The old man laughed, his voice paper-thin and reedy. “My dear, we owe you nothing. Put that sword down before you put out an eye.” He still thought of her as that uncertain child, then -- that woman seeking purpose and meaning in the hands of death. But Eleeria was no longer so wanting; she had found her purpose, had found love and cherished it. She was not about to lose it again. A flick of her wrist and light magic surged for his form; the man leapt back, his robes catching fire. He rushed to put it out with a shriek of pain, as if she had struck at his very soul.
“I gave you Tellarian.” She took a step forward, and then another; the semicircle of the half-dead hovered, uncertain if their attacks would even reach her as sheathed in magic as she was. “I gave you thousands of souls. And you never brought to bear your own part of the bargain!” Eleeria lunged into melee, dodging a necromantic spell cast for her midsection -- the light shield around her cracked and splintered, and the men dove to dodge its pieces. She grabbed the head necromancer by the neck, lifting him to the air. His fingers found hers, her hand going numb; still she held on, refusing to let go, even as death crept into her being ever so slowly, halted by the magic in her own veins.
“What--what do you want, then, child…?” He struggled for air, and Eleeria knew if she wanted to, she could end him where he stood. Instead, she continued to hold onto him, staring him in the eye for a long moment.
“I never want to come back.

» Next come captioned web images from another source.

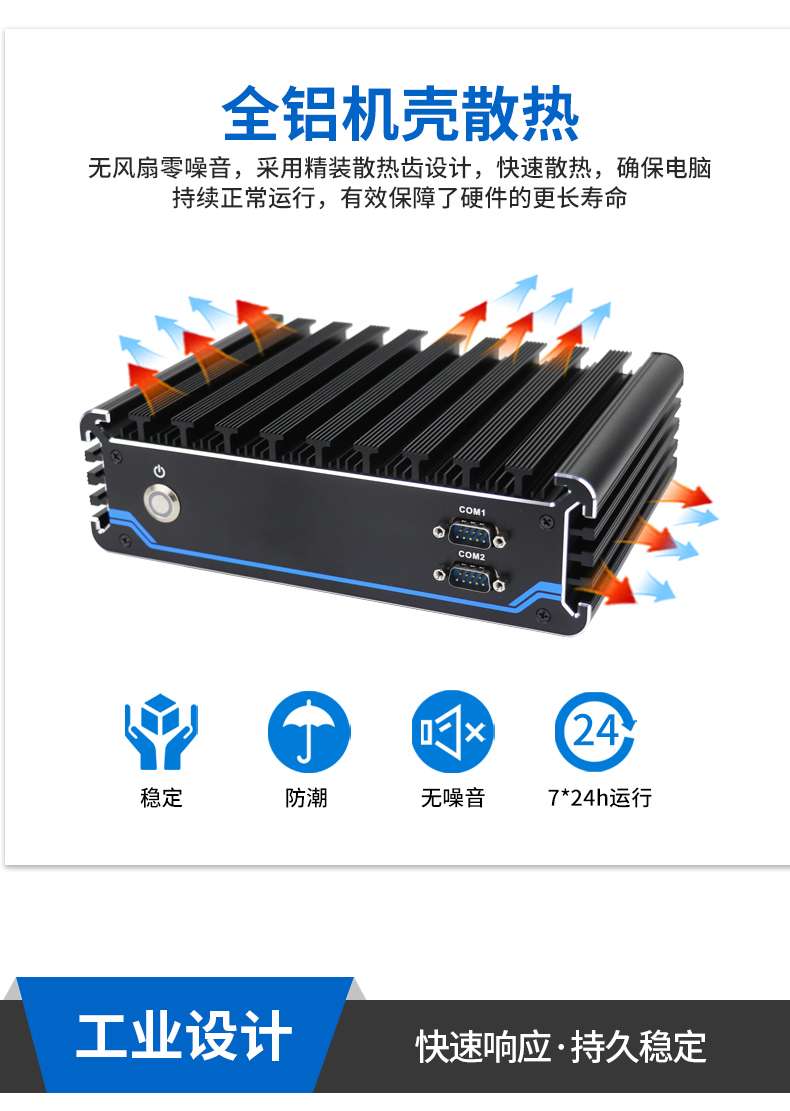 Yanling 603i3i5 machine vision fanless Industrial PC poe camera GPIO interface totally enclosed industrial computer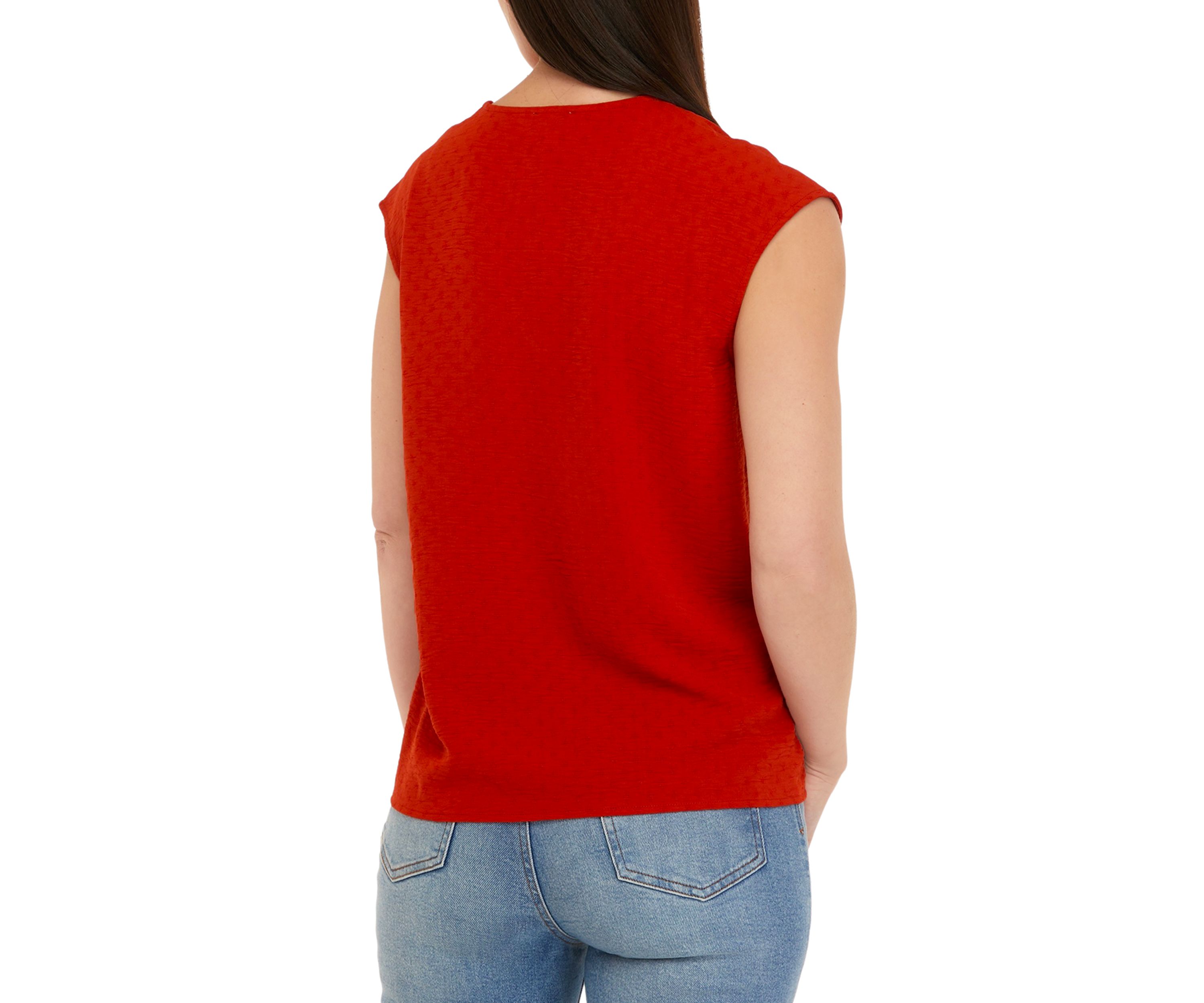 Womens Airflow Tie Neck Tank 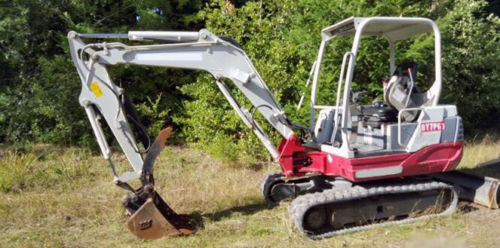 2011 TAKEUCHI TB235 Mini Excavator Diesel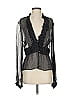 Alvin Valley 100% Silk Black Long Sleeve Silk Top Size 36 waist - photo 1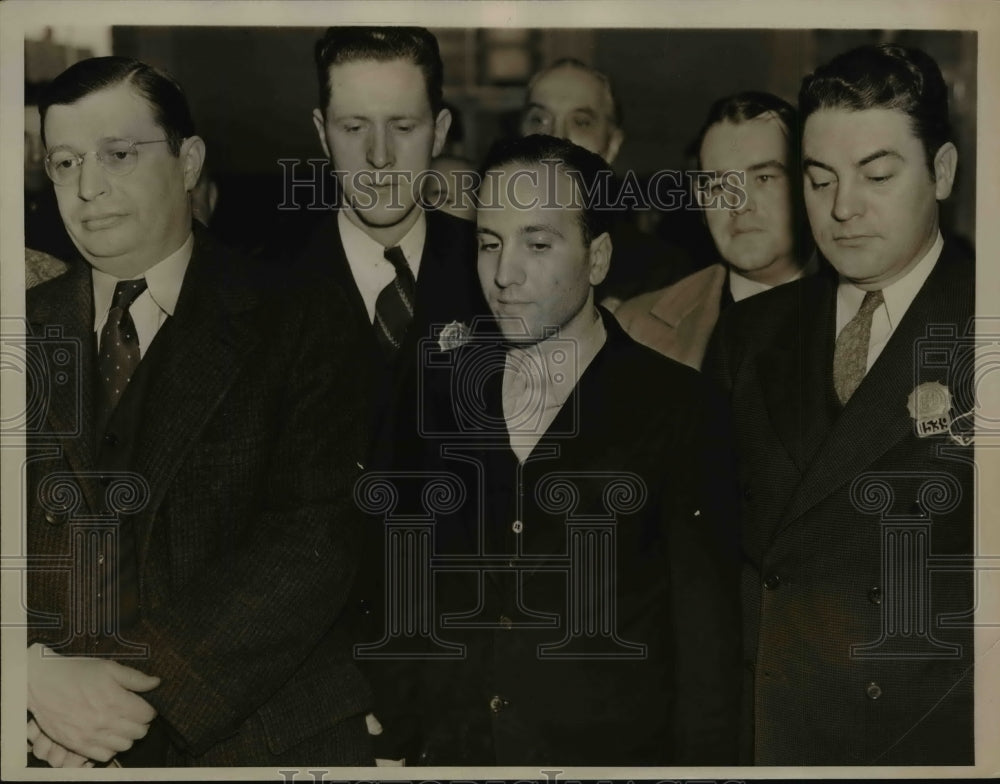 1936 Press Photo John Fiorenza Arraigned for Nancy Titterton Murder, New York
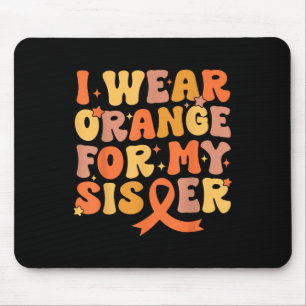 Mousepad Groovy, Visto Laranja Para O Cancer Da Leucemia Da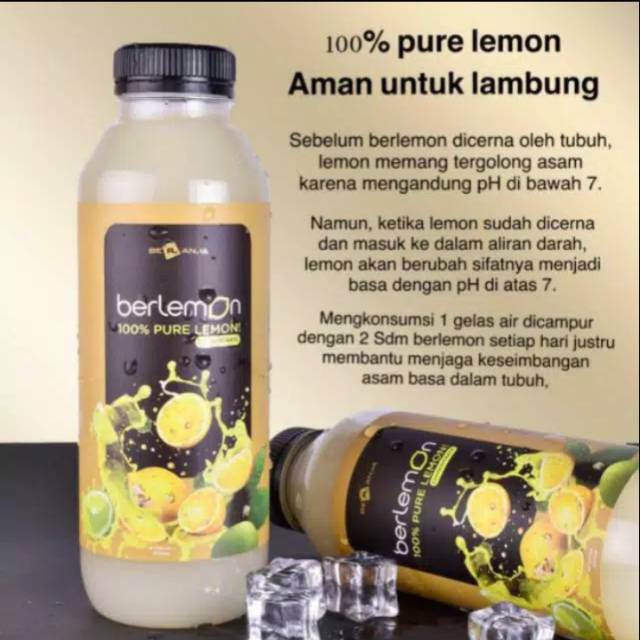 

BERLEMON 250ml by b erl cosmetics 100% lemon asli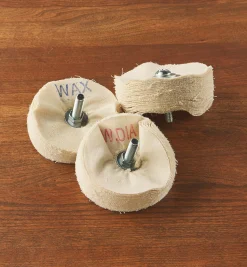 Lee Valley 4" Replacement Buffs For Motors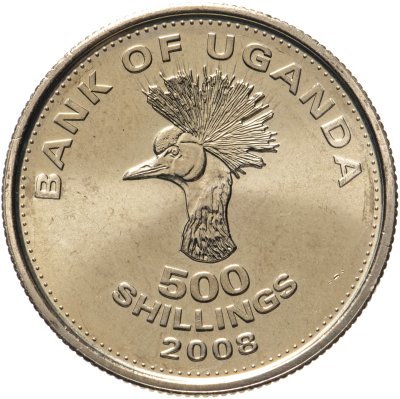 купить Уганда 500 шиллингов (shillings) 2008
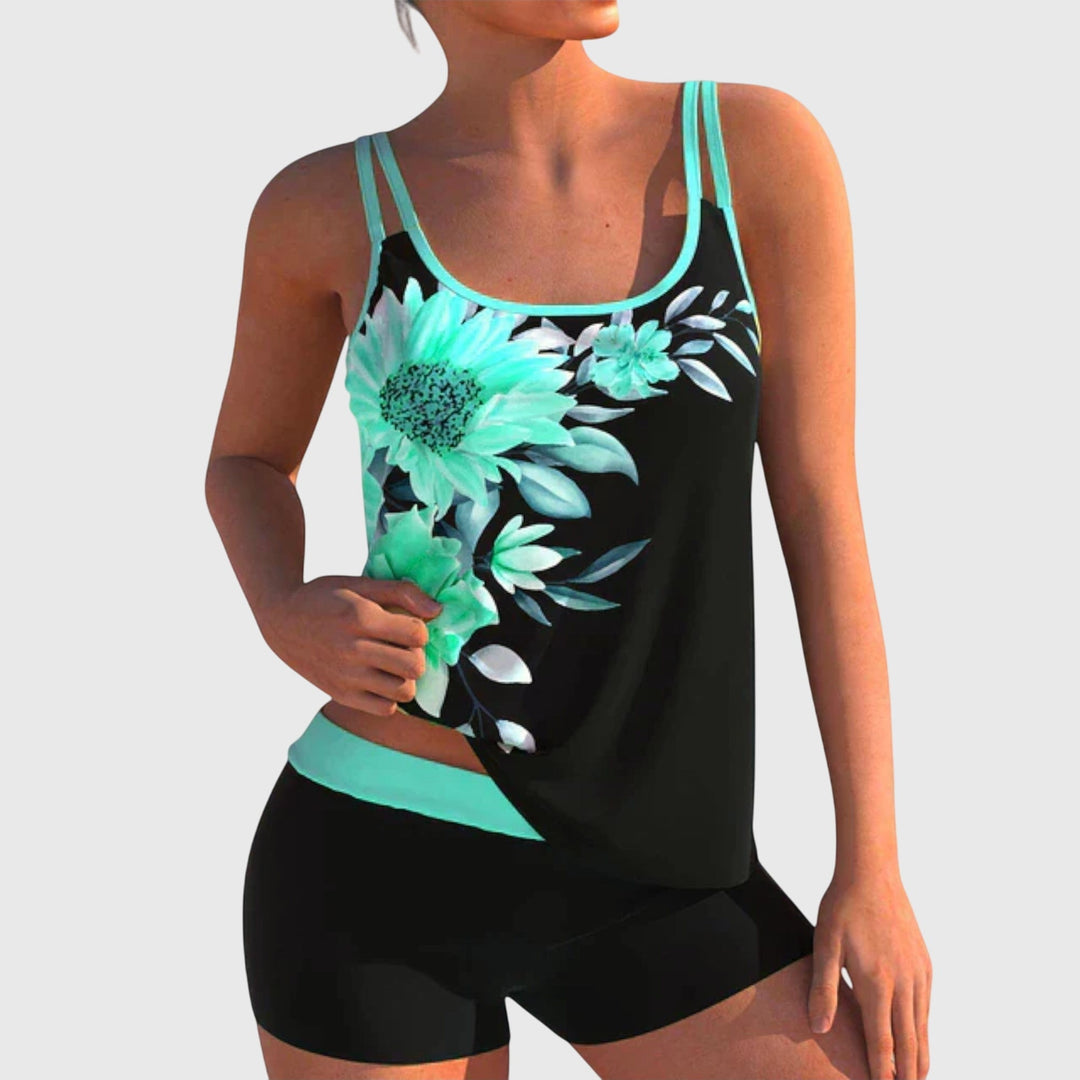 Clotilde | Maillot de bain floral deux pièces
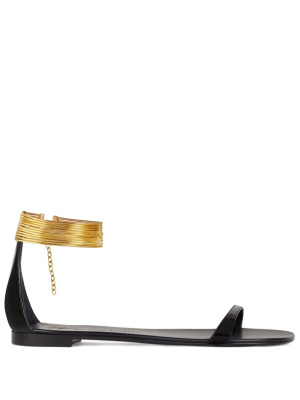 

Kay flat leather sandals, Giuseppe Zanotti Kay flat leather sandals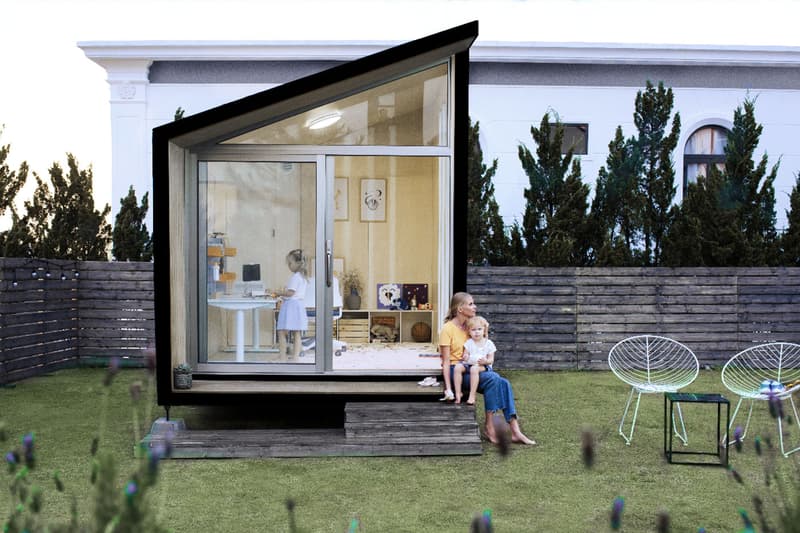 Autonomous Minimalist Work Pod cabins homes work from home design 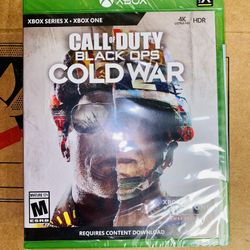 XBOX CALL OF DUTY BLACK OPS - COLD WAR
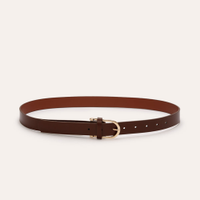 Cinto feminino com fivela marrom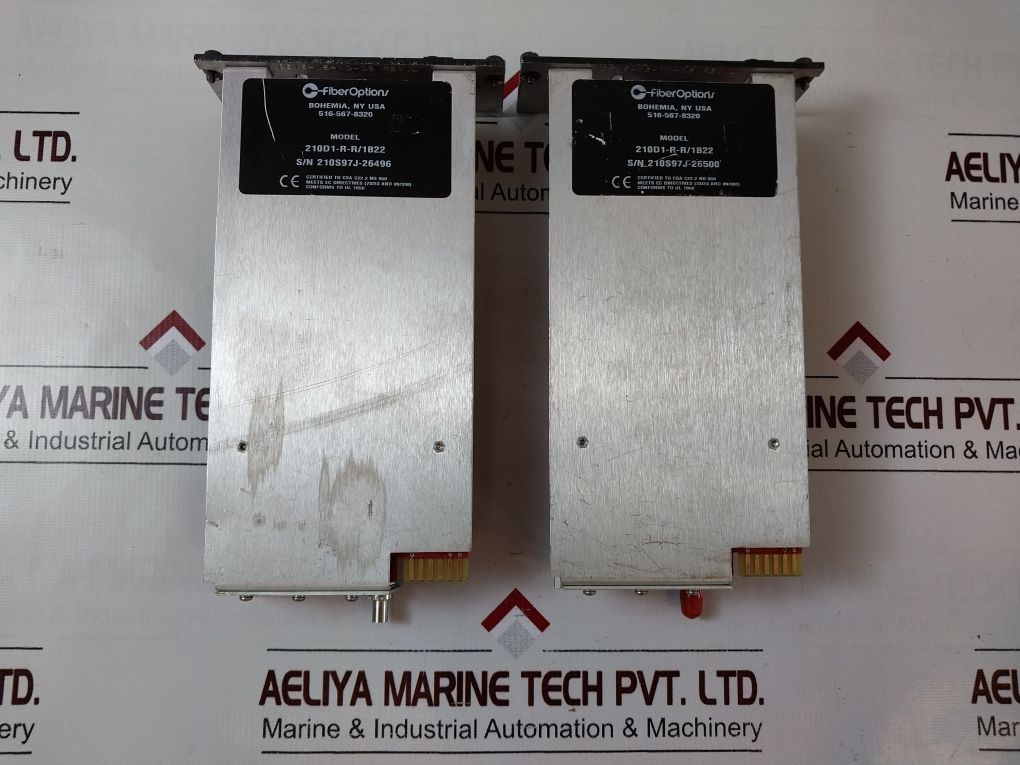 Fiber Options 516-567-8320 Fiber Optic Rx Audio Transceiver 210D1-r-r/1B22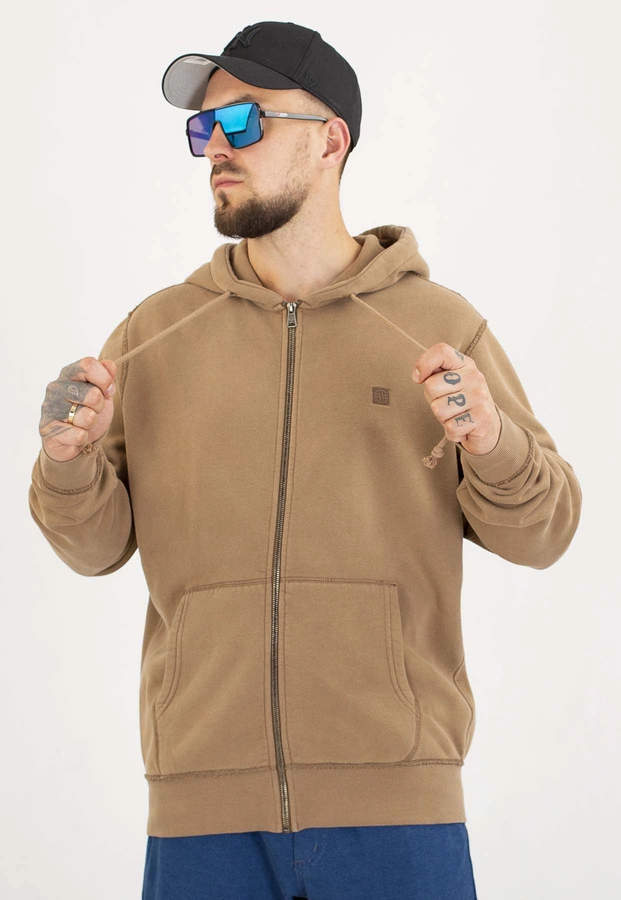 Bluza Pit Bull Z Kapturem ZIP Hackett coyote brown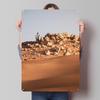Desert Motorbike Rider Tinplate Signs Car Poster Bathroom Decoration Living Room Custom Metal Sign for Wall Art Decoration Bar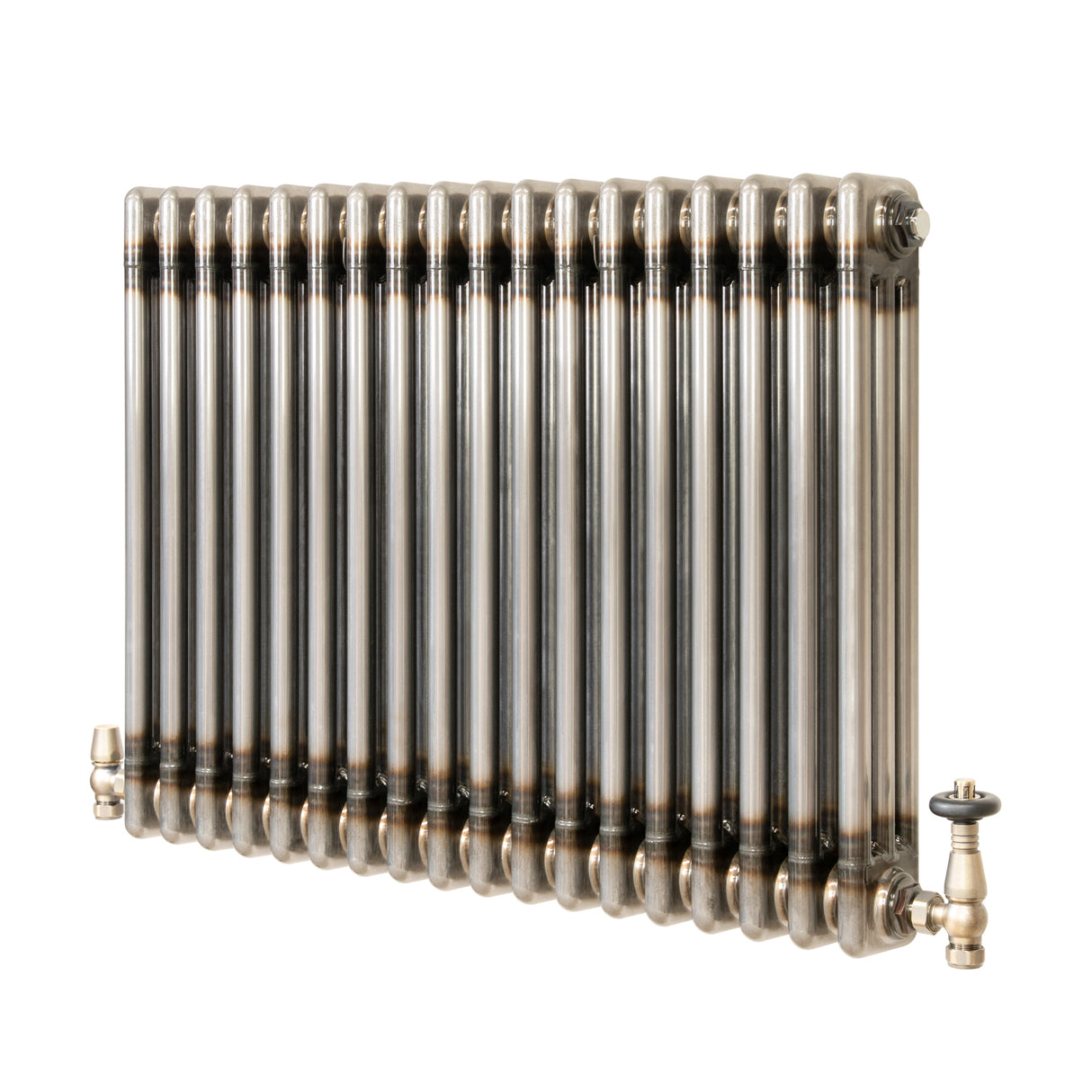 Radiador Tradicional de 3 Colunas com Válvulas - 600 x 830mm - Metal Cru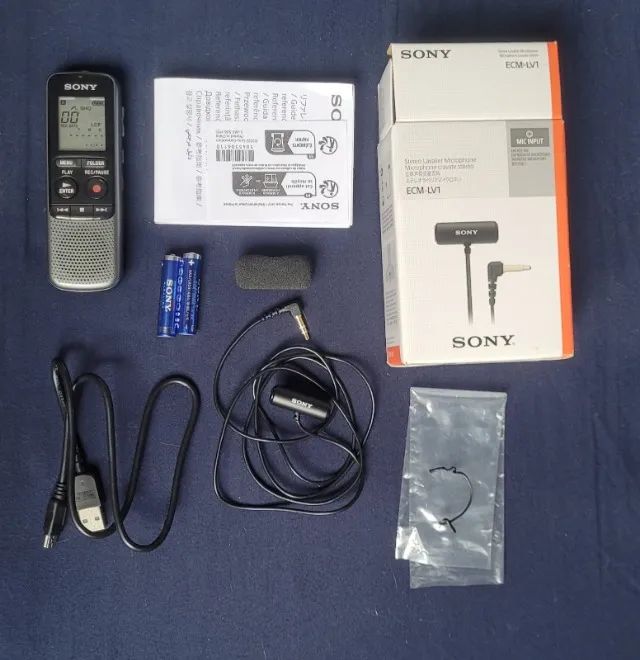 Gravador e lapela Sony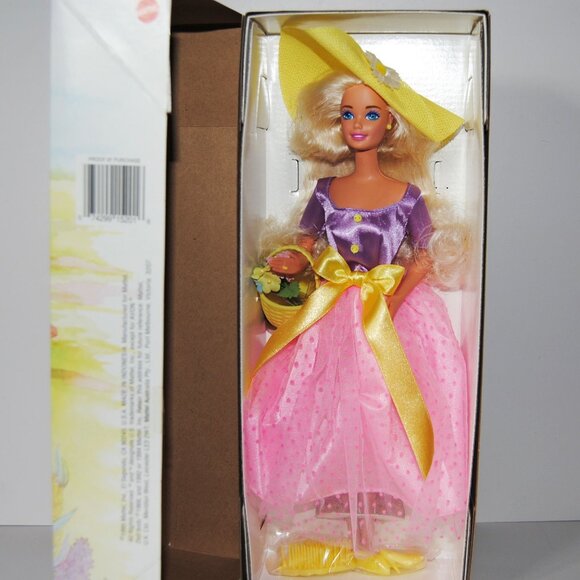 Vintage Spring Blossom Barbie Doll Avon First In Series 15201 NRFB 1995 Mattel - Picture 1 of 2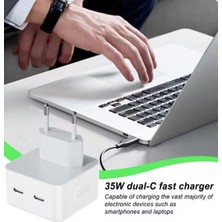 Vothoon USB Portu Hızlı Şarj Aleti Taşınabilir Pd 3.0 35W Cep Telefonu Şarj Adaptörü Usb-C Port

Promise me, Eleeria-- promise me you won’t let them bring me back--”
She couldn’t keep that promise, after all. It was selfish; she was drowning in her own grief again like a bad recording of time and space, but unlike Erinius, this time, she could fix it. She could make everything right.
“Bring back Weleria Dawnsteel.” It was a dark pronouncement. “Bring her back to me. Tell no one who sent you to resurrect her.”
“You know that she will not be as she was...surely…?” Despite his imminent peril, the man smiled, cruel and unforgiving. “You are damning her to eternal unlife…can you live with yourself, paladin…?”
“I’m not a paladin.” Her hand clenched tighter, and he struggled, gasping. “I’m a fucking Blood Knight. The Light doesn’t own me; the Light doesn’t tell me what to do. So don’t sit here and try to moralize at me, because it doesn’t mean shit. Now…” Eleeria threw the man backwards, letting him slide across the ground. “Are you going to resurrect her? Or do I have to kill you off, one by one, until you comply? Bring her back and I’ll leave you in peace; deny me and I’ll make your half-lives a miserable hell.”
The men looked between one another in silence. To a man, they nodded. “It will be done. Leave us. You came to us with barely any time, and we must go to work.”
With a breath, Eleeria woke in her own body, staring across the broken bridge and the ravine below.